Le tribunal correctionnel de Paris a rendu son délibéré ce jeudi 19 février dans l’affaire visant Serge Letchimy, président du Conseil exécutif de la Collectivité territoriale de Martinique (CTM). Jugé initialement pour détournement de fonds publics, l’élu a finalement été relaxé sur ce point par la juridiction.
Les juges ont estimé que Serge Letchimy n’avait pas occupé d’emploi fictif lors de son retour au sein des effectifs de la mairie de Fort-de-France en 2016. Selon le tribunal, il exerçait bien des fonctions réelles au moment des faits, écartant ainsi l’accusation principale portée contre lui.
Une requalification en concussion
Le tribunal a toutefois décidé de requalifier le chef d’inculpation en concussion. Cette infraction concerne le fait, pour une personne dépositaire de l’autorité publique ou chargée d’une mission de service public, de percevoir ou d’ordonner la perception de sommes qu’elle sait ne pas être dues.

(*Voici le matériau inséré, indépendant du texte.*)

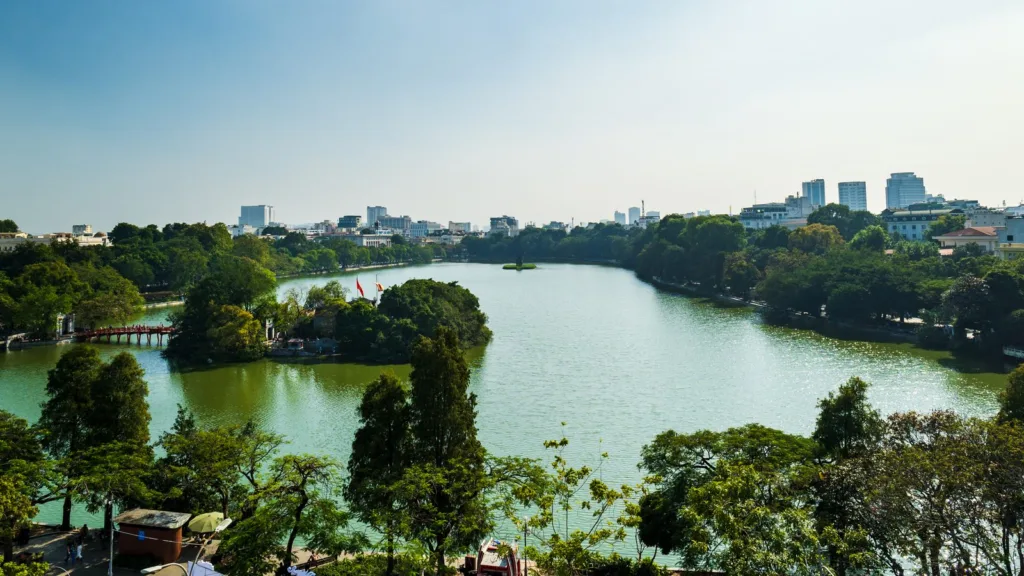 High view over Hoan Kiem Lake in Hanoi, with the red Huc Bridge, a wooded island, trees along the shore and city buildings beyond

La justice a retenu cette qualification pour deux montants perçus par Serge Letchimy dans le cadre de son départ à la retraite. L’élu a ainsi été reconnu coupable et condamné à 18 mois de prison avec sursis, 150 000 euros d’amende ainsi qu’à cinq ans d’inéligibilité.
Au cœur du dossier : un départ à la retraite anticipé
L’affaire trouve son origine dans la situation administrative de Serge Letchimy après les élections régionales de 2015. Toujours député à l’époque, il avait réintégré au premier trimestre 2016 la municipalité de Fort-de-France en tant qu’ingénieur territorial, un poste qu’il avait occupé plusieurs années auparavant.

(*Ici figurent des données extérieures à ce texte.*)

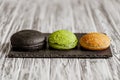 Front view of variety of three hamburger buns on wooden table. Black, green, yellow buns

Quelques mois plus tard, il avait fait valoir un départ anticipé à la retraite, alors qu’il aurait pu y prétendre trois ans plus tard. Dans ce cadre, il avait perçu environ 34 000 euros de salaires et charges, 67 000 euros d’incitation financière au départ, ainsi que 97 000 euros de pensions de retraite, versées entre avril 2016 et mars 2019, soit un total proche de 198 000 euros.
Relaxes pour les autres prévenus
Trois autres responsables étaient poursuivis dans ce dossier : l’actuel maire de Fort-de-France Didier Laguerre, son premier adjoint Yvon Paquit et l’ancien directeur général des services de la commune, Max Bunod. Ils étaient soupçonnés d’avoir participé à un montage administratif destiné à favoriser les conditions de départ à la retraite de l’ancien député.
Le tribunal a finalement prononcé leur relaxe, ne suivant donc pas entièrement les réquisitions du Parquet national financier, qui avait demandé des peines de prison avec sursis et des sanctions d’inéligibilité à leur encontre.
Un jugement moins sévère que les réquisitions
Lors du procès, tenu en novembre 2025, le parquet avait requis deux ans de prison avec sursis, cinq ans d’inéligibilité et 150 000 euros d’amende contre Serge Letchimy. La peine finalement prononcée apparaît donc légèrement inférieure aux réquisitions sur la durée de l’emprisonnement.
Des voies de recours restent possibles. Un éventuel appel pourrait encore modifier l’issue judiciaire de cette affaire aux répercussions politiques importantes pour la Martinique.